----- WORKING DATA -----
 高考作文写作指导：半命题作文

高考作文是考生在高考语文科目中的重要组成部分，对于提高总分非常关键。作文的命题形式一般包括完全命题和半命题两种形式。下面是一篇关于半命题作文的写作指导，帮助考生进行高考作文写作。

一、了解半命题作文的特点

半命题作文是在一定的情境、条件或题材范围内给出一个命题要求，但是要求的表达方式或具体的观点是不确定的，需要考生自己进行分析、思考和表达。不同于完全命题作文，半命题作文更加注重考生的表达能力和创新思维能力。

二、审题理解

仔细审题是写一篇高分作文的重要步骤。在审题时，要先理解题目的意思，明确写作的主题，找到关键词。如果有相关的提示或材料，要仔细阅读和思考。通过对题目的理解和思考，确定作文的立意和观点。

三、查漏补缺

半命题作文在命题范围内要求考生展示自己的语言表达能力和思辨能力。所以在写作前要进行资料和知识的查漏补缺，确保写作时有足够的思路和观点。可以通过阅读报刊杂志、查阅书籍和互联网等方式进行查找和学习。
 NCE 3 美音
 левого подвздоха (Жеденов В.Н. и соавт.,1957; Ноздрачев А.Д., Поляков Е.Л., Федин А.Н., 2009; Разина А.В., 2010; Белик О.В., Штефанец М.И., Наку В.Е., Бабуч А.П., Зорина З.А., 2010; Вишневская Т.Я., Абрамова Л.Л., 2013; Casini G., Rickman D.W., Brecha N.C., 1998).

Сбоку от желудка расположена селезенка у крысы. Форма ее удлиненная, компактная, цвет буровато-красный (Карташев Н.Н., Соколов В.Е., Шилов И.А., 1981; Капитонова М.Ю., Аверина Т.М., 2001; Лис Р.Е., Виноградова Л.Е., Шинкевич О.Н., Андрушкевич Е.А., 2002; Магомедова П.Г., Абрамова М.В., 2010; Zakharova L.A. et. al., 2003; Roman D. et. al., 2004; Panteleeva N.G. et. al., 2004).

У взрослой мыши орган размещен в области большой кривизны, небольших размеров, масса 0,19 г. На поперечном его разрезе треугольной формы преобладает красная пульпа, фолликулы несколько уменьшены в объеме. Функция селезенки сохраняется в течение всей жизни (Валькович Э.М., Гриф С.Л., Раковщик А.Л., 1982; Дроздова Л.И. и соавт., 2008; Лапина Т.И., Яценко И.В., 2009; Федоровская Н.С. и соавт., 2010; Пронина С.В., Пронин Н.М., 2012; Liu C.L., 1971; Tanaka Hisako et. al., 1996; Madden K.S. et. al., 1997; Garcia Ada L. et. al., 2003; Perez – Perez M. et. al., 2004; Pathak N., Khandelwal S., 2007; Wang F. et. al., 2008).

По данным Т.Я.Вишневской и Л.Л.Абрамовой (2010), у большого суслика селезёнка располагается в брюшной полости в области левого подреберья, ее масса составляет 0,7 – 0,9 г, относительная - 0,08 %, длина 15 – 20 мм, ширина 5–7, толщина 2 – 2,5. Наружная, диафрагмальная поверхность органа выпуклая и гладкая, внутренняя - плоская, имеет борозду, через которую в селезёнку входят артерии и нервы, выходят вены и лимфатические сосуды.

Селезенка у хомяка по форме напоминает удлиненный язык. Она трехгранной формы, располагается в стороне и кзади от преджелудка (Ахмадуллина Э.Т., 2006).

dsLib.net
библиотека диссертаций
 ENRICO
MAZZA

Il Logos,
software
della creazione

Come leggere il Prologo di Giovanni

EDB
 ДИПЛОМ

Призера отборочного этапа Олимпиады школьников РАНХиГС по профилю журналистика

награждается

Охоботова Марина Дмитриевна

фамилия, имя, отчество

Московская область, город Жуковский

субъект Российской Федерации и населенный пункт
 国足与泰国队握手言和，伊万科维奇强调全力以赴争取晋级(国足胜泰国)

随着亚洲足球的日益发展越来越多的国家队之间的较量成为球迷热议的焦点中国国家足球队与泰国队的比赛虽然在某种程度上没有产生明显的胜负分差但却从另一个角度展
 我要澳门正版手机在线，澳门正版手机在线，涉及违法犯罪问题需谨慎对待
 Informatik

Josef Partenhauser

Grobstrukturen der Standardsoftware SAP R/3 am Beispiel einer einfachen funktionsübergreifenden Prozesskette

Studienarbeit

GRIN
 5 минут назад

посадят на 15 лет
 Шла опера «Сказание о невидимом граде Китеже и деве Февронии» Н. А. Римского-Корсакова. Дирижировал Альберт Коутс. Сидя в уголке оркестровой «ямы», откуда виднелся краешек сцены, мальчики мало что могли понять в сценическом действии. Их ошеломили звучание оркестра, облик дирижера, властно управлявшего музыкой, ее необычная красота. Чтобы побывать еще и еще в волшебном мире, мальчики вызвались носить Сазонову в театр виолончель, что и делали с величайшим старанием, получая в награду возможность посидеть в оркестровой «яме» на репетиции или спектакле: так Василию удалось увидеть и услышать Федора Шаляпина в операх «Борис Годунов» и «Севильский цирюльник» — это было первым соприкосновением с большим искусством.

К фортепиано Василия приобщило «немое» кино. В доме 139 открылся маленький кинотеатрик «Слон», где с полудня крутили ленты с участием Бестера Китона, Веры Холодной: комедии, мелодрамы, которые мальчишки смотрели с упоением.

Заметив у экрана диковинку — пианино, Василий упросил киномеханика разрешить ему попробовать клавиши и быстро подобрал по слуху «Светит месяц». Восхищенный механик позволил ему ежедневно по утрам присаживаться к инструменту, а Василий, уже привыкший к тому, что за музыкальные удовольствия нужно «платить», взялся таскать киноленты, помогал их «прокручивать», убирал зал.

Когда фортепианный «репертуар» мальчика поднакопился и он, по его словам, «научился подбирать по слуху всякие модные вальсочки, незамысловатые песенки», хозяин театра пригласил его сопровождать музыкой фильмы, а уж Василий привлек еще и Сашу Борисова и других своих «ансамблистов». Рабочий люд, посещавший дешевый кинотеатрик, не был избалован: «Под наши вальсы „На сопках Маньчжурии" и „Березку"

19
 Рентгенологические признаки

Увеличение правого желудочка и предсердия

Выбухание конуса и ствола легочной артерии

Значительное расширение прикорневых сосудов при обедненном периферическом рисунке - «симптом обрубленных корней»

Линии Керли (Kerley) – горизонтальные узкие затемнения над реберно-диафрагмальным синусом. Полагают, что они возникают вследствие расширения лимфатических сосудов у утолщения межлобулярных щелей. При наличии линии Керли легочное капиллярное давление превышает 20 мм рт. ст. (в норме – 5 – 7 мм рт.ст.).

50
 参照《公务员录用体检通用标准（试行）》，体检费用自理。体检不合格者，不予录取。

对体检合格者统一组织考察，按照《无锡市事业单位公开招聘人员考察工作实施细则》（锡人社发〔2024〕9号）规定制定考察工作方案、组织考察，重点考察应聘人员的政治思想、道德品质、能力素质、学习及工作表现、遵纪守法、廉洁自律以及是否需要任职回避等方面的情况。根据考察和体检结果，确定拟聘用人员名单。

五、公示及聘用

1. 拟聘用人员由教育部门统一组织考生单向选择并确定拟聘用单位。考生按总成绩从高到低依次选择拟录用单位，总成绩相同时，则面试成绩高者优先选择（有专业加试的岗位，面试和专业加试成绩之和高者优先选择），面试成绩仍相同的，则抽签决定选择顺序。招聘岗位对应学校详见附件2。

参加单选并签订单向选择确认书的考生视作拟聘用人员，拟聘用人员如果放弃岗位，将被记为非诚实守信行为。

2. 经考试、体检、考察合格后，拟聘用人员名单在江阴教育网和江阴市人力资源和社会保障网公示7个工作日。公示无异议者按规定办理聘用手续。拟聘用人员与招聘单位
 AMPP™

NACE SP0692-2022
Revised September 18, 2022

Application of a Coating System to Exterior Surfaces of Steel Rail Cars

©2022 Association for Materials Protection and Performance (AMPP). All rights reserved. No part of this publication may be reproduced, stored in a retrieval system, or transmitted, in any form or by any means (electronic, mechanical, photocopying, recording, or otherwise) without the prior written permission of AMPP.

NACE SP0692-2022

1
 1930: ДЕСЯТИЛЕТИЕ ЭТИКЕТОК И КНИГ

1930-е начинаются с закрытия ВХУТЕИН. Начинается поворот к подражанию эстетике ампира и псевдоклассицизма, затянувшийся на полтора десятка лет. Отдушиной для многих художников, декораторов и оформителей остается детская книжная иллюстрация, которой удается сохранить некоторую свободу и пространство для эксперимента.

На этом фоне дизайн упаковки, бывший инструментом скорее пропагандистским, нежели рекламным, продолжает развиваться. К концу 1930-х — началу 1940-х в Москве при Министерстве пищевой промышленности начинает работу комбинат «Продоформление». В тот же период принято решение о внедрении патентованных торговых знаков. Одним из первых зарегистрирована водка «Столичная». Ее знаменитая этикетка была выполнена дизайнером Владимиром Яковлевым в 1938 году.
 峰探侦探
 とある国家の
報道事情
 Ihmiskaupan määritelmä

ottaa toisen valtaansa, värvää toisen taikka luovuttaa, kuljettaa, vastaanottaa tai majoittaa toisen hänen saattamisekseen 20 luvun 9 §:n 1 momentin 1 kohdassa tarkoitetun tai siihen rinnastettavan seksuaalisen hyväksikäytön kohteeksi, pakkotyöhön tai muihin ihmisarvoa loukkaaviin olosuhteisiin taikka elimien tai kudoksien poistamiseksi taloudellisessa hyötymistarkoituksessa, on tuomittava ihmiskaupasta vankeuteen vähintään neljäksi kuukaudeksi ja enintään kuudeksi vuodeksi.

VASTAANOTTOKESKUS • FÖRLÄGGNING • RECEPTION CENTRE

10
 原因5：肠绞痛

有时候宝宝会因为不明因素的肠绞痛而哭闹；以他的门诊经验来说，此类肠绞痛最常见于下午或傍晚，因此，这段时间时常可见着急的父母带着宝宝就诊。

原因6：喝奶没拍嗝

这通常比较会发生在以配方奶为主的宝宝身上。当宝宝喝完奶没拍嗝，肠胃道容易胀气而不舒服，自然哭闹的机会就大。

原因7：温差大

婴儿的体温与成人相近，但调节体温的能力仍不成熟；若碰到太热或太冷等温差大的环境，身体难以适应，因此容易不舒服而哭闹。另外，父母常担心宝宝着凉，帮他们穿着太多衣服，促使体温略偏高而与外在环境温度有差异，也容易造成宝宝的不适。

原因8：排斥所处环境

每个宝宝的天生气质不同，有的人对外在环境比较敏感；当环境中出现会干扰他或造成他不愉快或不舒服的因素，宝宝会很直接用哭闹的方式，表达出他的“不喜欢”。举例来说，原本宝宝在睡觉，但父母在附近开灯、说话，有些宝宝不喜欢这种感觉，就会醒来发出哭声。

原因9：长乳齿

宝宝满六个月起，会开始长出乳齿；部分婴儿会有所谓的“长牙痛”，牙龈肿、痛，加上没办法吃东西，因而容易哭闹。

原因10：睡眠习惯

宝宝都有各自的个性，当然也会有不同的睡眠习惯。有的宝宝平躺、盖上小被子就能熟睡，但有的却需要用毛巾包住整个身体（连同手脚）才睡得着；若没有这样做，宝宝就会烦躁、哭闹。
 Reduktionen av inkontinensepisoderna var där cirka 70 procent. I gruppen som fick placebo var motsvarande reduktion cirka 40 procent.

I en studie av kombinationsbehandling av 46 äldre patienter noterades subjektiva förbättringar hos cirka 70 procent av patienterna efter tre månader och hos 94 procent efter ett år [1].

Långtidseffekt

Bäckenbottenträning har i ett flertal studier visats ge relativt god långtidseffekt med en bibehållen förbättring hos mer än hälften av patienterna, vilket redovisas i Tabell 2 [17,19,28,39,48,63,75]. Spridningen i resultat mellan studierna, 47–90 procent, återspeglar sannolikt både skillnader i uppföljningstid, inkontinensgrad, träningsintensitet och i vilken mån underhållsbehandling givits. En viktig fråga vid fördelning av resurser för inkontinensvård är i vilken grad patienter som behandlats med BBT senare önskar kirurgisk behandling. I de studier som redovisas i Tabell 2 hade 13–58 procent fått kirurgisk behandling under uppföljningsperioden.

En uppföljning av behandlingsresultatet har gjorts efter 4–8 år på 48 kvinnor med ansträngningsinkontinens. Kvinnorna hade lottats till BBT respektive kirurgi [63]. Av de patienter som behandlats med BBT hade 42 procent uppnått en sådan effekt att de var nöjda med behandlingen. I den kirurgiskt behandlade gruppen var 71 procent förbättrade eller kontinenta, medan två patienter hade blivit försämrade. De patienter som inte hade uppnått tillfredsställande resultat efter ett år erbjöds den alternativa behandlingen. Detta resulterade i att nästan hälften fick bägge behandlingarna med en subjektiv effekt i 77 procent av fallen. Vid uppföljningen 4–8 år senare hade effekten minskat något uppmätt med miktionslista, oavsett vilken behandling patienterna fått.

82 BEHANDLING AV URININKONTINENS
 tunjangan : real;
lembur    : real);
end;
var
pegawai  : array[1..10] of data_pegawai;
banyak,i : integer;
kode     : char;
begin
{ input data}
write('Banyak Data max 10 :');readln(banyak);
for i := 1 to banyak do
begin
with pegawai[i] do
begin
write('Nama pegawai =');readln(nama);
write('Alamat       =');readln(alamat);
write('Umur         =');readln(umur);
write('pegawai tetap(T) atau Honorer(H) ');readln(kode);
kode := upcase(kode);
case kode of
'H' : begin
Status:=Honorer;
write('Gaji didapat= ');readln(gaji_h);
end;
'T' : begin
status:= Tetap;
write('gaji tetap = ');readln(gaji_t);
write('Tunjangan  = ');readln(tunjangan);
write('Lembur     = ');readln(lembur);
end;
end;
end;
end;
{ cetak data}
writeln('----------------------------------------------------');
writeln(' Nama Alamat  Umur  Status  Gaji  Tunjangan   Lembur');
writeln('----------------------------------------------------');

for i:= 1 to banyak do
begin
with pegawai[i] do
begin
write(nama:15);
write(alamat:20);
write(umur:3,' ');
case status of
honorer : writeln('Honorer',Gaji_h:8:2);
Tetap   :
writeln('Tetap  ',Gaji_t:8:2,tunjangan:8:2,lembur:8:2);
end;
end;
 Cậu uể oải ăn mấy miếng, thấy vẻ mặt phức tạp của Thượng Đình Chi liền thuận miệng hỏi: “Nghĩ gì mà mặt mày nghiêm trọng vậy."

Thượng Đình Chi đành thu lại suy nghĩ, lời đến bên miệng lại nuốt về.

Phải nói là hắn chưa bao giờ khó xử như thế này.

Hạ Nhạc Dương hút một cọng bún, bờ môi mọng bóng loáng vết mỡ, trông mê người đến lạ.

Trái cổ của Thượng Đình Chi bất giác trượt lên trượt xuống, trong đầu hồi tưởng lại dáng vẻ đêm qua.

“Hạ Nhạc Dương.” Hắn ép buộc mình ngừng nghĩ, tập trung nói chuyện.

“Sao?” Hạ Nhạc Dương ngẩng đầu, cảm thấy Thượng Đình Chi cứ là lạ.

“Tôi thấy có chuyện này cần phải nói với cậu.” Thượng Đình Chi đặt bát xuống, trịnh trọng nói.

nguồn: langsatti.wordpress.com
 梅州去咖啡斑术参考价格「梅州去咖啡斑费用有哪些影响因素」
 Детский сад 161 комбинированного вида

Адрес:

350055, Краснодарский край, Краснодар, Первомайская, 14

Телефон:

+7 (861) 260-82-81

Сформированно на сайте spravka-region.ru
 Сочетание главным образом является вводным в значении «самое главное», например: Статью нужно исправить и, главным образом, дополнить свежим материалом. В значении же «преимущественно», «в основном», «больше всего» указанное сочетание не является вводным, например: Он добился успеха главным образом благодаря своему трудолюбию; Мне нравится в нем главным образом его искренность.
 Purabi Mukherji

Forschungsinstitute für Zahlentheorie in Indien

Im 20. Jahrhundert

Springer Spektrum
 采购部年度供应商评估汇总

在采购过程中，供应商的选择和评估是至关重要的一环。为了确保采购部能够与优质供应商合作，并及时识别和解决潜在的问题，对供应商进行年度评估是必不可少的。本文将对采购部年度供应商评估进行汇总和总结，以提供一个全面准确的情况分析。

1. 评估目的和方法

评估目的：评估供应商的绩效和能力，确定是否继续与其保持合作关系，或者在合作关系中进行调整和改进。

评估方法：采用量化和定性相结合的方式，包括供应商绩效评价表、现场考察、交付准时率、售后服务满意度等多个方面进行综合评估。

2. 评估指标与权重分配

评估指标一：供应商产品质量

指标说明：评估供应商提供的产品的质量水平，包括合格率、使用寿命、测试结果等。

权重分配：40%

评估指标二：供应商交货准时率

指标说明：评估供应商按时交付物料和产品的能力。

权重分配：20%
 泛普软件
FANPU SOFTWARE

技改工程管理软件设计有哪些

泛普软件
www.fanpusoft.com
-----
** PROBLEM **
The lines you need are those with the word "vilken"; list them from the entries.

** ANSWER **
Bäckenbottenträning har i ett flertal studier visats ge relativt god långtidseffekt med en bibehållen förbättring hos mer än hälften av patienterna, vilket redovisas i Tabell 2 [17,19,28,39,48,63,75]. Spridningen i resultat mellan studierna, 47–90 procent, återspeglar sannolikt både skillnader i uppföljningstid, inkontinensgrad, träningsintensitet och i vilken mån underhållsbehandling givits. En viktig fråga vid fördelning av resurser för inkontinensvård är i vilken grad patienter som behandlats med BBT senare önskar kirurgisk behandling. I de studier som redovisas i Tabell 2 hade 13–58 procent fått kirurgisk behandling under uppföljningsperioden.
En uppföljning av behandlingsresultatet har gjorts efter 4–8 år på 48 kvinnor med ansträngningsinkontinens. Kvinnorna hade lottats till BBT respektive kirurgi [63]. Av de patienter som behandlats med BBT hade 42 procent uppnått en sådan effekt att de var nöjda med behandlingen. I den kirurgiskt behandlade gruppen var 71 procent förbättrade eller kontinenta, medan två patienter hade blivit försämrade. De patienter som inte hade uppnått tillfredsställande resultat efter ett år erbjöds den alternativa behandlingen. Detta resulterade i att nästan hälften fick bägge behandlingarna med en subjektiv effekt i 77 procent av fallen. Vid uppföljningen 4–8 år senare hade effekten minskat något uppmätt med miktionslista, oavsett vilken behandling patienterna fått.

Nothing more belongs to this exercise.